EXCERPT TO READ:
============

Here is the text of an article which ran in the Wichita Eagle on Sunday January 4, 2008 reagrding a client of Maughan & Maughan LC who was convicted of murderin 1977 and will now return to court to try to clear his name after serving his entire sentence.
The article can be found at http://www.kansas.com/news/crime-courts/story/650966.html
The text is provided below:
Modern DNA test sought in 1977 case
A man who served 22 years in prison for murder has requested a hearing in an attempt to prove his innocence.
BY HURST LAVIANA
The Wichita Eagle
A 1977 murder case is going back to a Sedgwick County courtroom this month to see whether modern DNA testing can shed new light on the crime.
The Kansas Court of Appeals ordered the hearing at the request of Merrill Andrews, who was convicted of the murder by a Sedgwick County jury.
Andrews was paroled from a life prison sentence in 1999 after spending 22 years behind bars. He is now serving an unrelated, 10-year federal prison sentence for bank robbery.

============

TASKS FOR THIS EXERCISE:
1. For each statement (a), (b), and (c), decide whether it agrees with the article on the 1977 case. Answer yes or no, and quote the words from the article that decide it.

(a) Merrill Andrews was convicted by a Sedgwick County jury.
(b) The Kansas Supreme Court ordered the new hearing.
(c) Andrews is now serving a federal sentence for bank robbery.
2. Answer these questions using the article on the 1977 case.
(a) Whose byline does the article carry?
(b) In what year was Andrews paroled?
(c) How long is Andrews's current federal prison sentence?
3. Reproduce the part of the article on the 1977 case between "BY HURST LAVIANA" and "Sedgwick County jury.", inclusive.

============

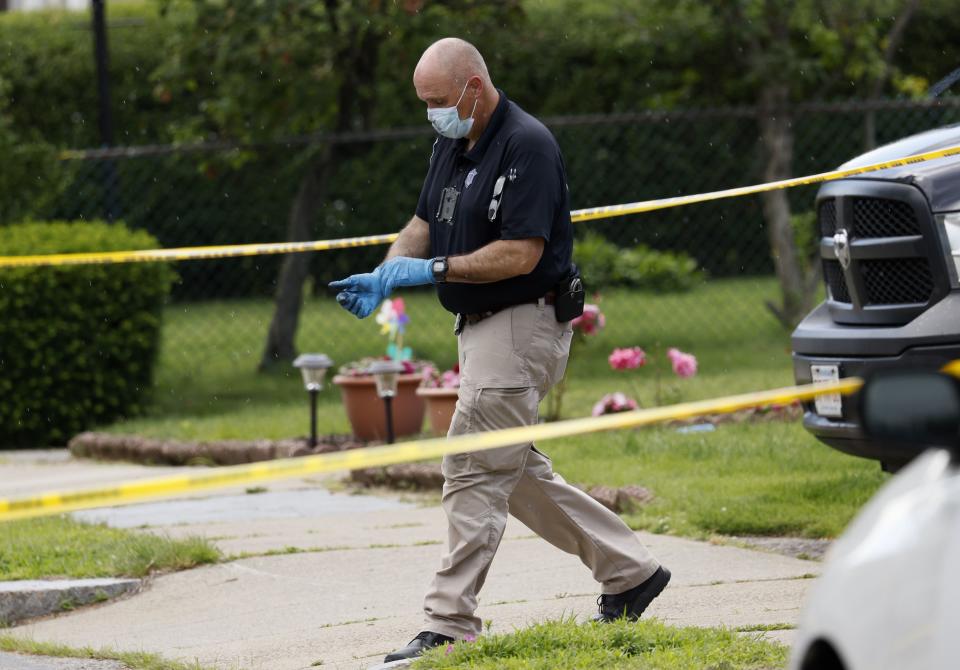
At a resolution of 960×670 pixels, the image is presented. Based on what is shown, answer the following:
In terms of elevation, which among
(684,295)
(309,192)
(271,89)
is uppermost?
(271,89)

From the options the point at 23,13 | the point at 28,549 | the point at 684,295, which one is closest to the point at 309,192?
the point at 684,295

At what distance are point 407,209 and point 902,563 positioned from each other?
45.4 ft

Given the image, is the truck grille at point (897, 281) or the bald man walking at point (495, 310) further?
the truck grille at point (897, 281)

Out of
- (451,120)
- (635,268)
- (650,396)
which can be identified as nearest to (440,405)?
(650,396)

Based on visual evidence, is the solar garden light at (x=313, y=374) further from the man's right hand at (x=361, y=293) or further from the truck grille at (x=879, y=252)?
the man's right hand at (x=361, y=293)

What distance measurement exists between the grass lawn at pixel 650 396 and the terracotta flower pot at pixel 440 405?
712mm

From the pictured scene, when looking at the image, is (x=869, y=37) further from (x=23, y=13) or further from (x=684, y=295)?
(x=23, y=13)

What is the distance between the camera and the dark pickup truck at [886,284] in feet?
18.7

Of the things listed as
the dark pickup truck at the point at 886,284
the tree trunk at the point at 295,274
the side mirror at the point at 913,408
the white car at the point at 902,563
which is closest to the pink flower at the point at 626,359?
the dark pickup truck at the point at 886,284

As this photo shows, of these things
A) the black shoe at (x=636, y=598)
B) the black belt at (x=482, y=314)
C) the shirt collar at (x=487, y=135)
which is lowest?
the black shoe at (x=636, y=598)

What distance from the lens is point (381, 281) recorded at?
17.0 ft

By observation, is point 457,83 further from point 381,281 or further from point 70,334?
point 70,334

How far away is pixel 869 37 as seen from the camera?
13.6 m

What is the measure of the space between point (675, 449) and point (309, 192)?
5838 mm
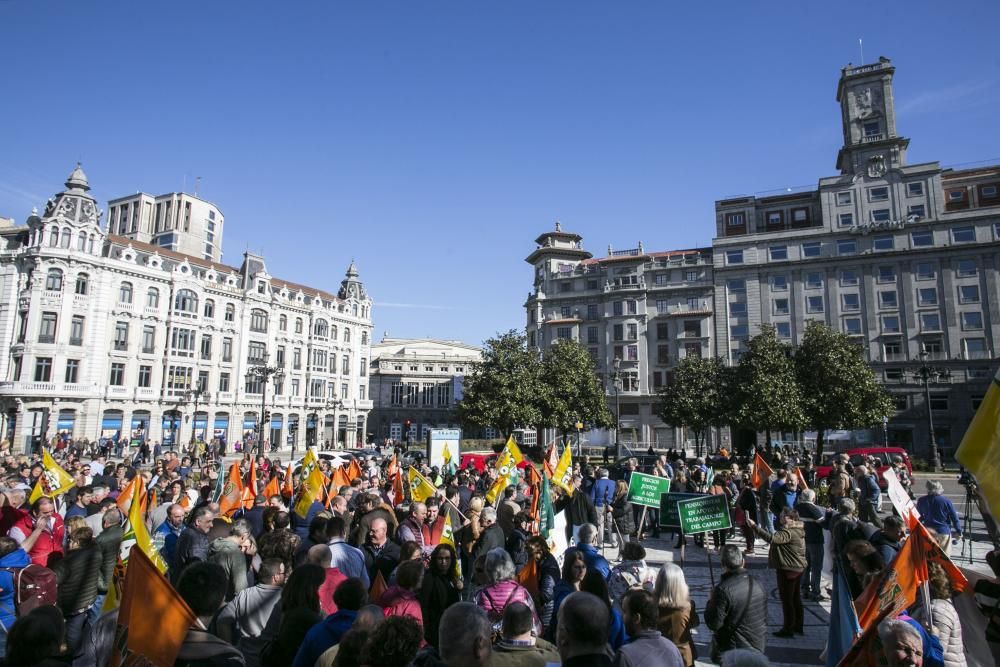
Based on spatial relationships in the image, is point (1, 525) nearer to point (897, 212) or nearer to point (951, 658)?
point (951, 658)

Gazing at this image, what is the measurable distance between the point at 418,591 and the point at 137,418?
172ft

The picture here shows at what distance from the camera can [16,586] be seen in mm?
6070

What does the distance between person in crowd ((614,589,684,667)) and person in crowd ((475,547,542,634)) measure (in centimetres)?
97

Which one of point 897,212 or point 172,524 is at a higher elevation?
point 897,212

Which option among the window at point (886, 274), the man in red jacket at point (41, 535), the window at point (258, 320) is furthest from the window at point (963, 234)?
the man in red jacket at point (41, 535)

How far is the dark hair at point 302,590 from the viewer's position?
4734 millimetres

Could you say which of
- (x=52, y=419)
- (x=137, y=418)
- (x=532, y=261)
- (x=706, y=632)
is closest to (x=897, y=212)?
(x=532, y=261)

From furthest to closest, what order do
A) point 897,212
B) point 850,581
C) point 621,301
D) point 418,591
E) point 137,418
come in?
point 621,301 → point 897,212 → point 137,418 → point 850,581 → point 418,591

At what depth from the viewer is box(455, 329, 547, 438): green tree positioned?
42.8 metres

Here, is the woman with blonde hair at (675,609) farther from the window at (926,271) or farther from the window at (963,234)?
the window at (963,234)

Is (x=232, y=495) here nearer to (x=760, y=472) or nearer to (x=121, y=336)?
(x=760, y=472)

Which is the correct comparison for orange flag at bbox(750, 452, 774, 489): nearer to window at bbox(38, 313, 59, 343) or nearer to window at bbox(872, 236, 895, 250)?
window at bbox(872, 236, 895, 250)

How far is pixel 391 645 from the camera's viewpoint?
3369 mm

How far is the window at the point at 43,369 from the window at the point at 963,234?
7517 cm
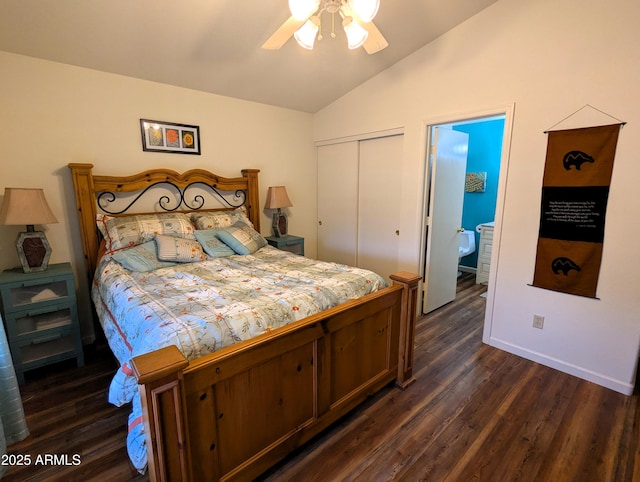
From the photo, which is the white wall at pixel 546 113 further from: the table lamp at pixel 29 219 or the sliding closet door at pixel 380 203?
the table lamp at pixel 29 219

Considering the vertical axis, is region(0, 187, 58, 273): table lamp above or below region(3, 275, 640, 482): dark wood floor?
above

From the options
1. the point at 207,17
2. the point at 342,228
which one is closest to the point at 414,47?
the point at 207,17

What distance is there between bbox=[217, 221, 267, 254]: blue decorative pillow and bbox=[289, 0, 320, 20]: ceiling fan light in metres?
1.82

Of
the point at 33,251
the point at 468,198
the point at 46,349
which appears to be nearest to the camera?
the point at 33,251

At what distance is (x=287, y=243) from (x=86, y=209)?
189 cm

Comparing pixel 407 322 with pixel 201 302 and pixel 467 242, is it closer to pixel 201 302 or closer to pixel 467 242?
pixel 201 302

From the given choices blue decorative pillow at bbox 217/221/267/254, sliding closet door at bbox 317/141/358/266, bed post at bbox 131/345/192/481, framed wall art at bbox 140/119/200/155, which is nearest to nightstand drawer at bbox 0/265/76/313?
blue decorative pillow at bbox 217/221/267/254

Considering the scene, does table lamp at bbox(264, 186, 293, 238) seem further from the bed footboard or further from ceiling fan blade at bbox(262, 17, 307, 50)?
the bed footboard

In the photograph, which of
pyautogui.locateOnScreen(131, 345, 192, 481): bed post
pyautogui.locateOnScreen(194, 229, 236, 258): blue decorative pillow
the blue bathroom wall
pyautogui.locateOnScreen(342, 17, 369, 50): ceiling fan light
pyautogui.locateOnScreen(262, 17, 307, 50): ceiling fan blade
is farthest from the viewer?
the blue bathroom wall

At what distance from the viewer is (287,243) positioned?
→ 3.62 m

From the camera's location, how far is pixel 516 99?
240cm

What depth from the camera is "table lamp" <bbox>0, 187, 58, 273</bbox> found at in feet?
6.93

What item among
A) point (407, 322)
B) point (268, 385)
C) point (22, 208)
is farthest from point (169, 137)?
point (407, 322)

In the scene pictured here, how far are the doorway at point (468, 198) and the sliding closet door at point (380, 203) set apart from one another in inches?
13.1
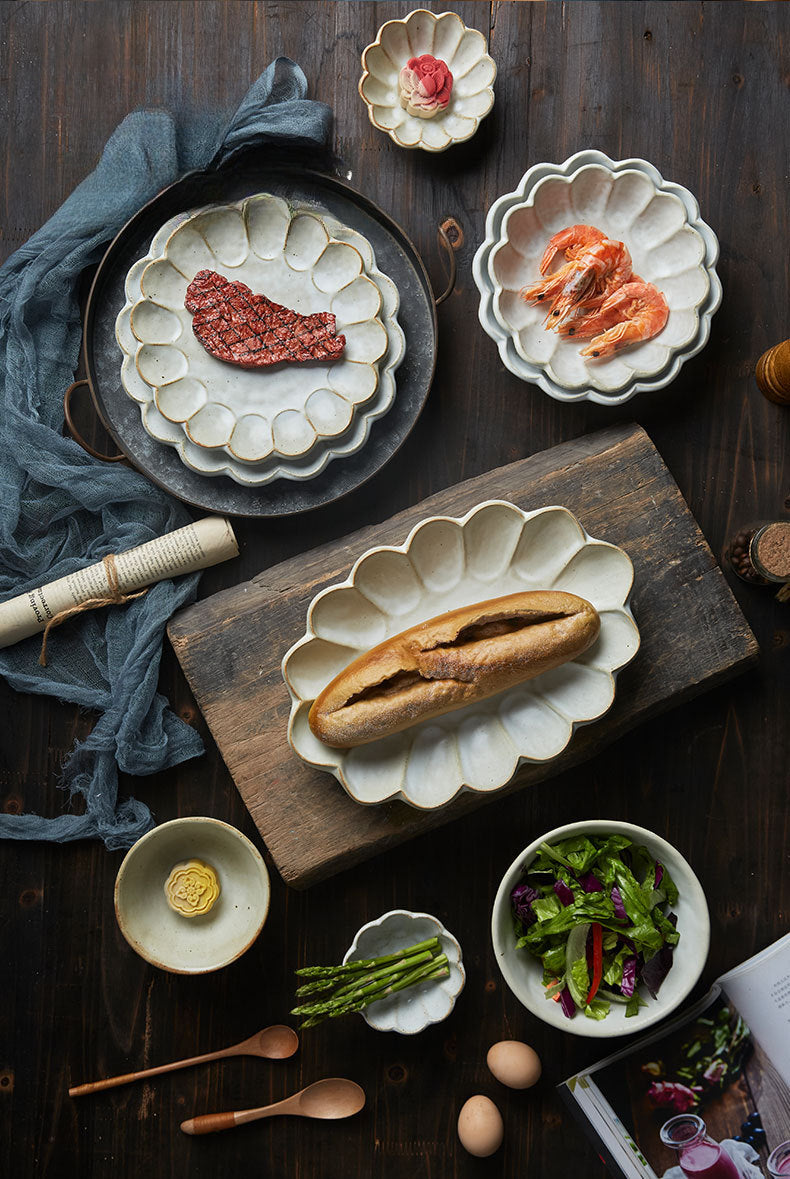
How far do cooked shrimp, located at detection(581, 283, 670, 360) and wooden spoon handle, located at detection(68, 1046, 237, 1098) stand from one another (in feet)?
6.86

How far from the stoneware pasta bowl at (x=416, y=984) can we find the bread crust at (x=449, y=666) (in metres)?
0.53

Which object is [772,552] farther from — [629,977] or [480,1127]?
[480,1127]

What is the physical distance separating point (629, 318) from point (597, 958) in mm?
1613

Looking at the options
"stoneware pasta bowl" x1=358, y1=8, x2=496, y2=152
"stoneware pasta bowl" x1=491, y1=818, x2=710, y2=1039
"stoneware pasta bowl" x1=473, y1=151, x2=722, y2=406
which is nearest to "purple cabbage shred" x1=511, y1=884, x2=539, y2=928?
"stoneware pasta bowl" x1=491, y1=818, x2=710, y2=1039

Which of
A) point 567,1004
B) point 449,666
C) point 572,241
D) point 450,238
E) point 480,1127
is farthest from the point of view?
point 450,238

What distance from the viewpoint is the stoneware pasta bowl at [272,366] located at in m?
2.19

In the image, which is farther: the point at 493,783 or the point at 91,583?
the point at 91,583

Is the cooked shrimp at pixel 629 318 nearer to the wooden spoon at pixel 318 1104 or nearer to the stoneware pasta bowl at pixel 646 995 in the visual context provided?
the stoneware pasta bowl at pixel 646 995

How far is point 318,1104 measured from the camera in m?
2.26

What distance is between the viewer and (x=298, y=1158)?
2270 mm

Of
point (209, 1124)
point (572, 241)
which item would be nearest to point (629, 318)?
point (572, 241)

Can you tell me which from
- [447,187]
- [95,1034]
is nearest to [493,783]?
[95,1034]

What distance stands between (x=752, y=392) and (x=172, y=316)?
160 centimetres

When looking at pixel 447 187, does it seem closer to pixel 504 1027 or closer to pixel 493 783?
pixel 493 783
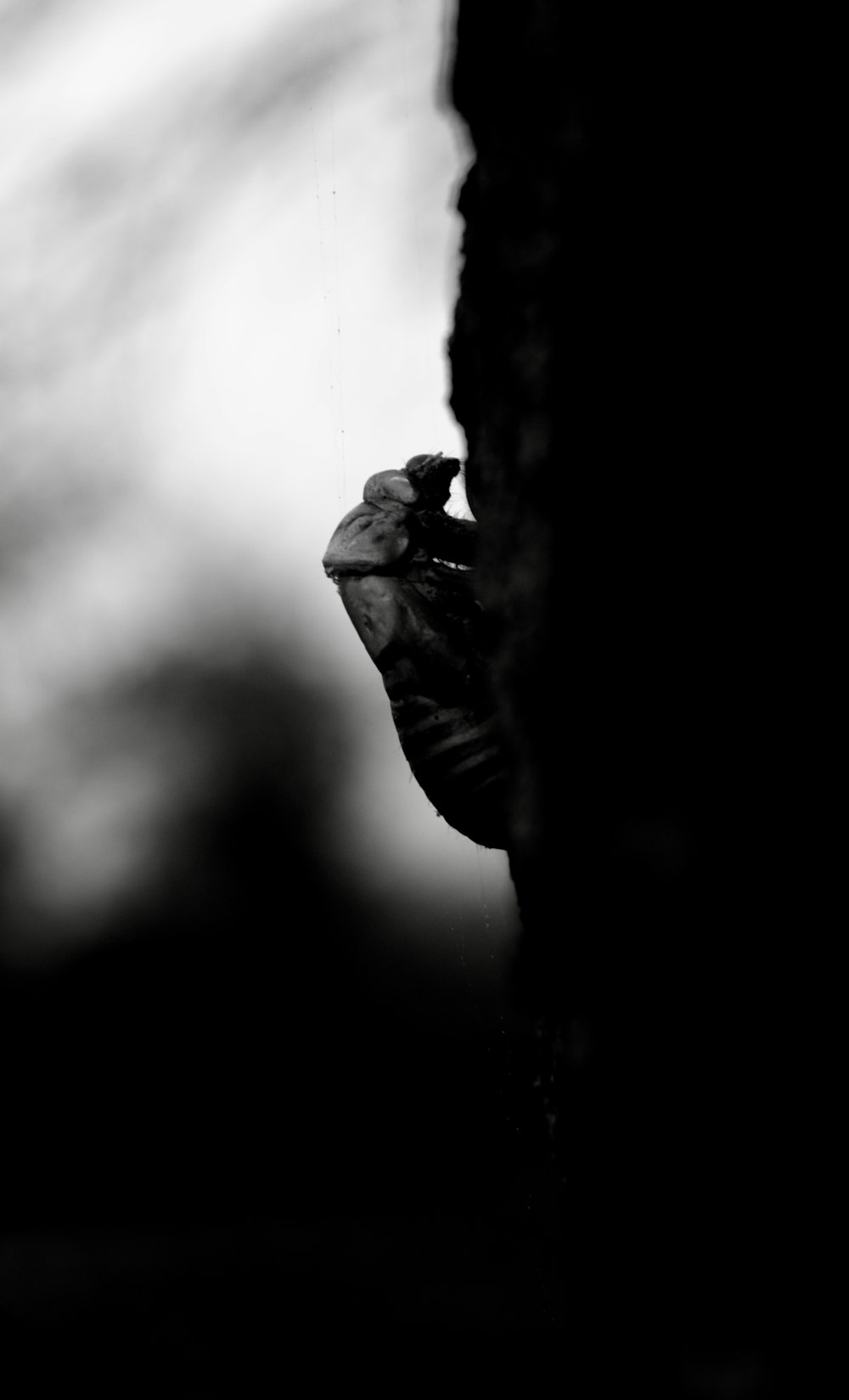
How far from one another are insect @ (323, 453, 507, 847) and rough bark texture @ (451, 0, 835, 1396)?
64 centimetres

============

RESULTS FOR EACH TASK:
1.
(a) Yes: "who was convicted of the murder by a Sedgwick County jury."
(b) No: "The Kansas Court of Appeals ordered the hearing at the request of Merrill Andrews"
(c) Yes: "He is now serving an unrelated, 10-year federal prison sentence for bank robbery."

2.
(a) Hurst Laviana
(b) 1999
(c) 10 years

3.
BY HURST LAVIANA
The Wichita Eagle
A 1977 murder case is going back to a Sedgwick County courtroom this month to see whether modern DNA testing can shed new light on the crime.
The Kansas Court of Appeals ordered the hearing at the request of Merrill Andrews, who was convicted of the murder by a Sedgwick County jury.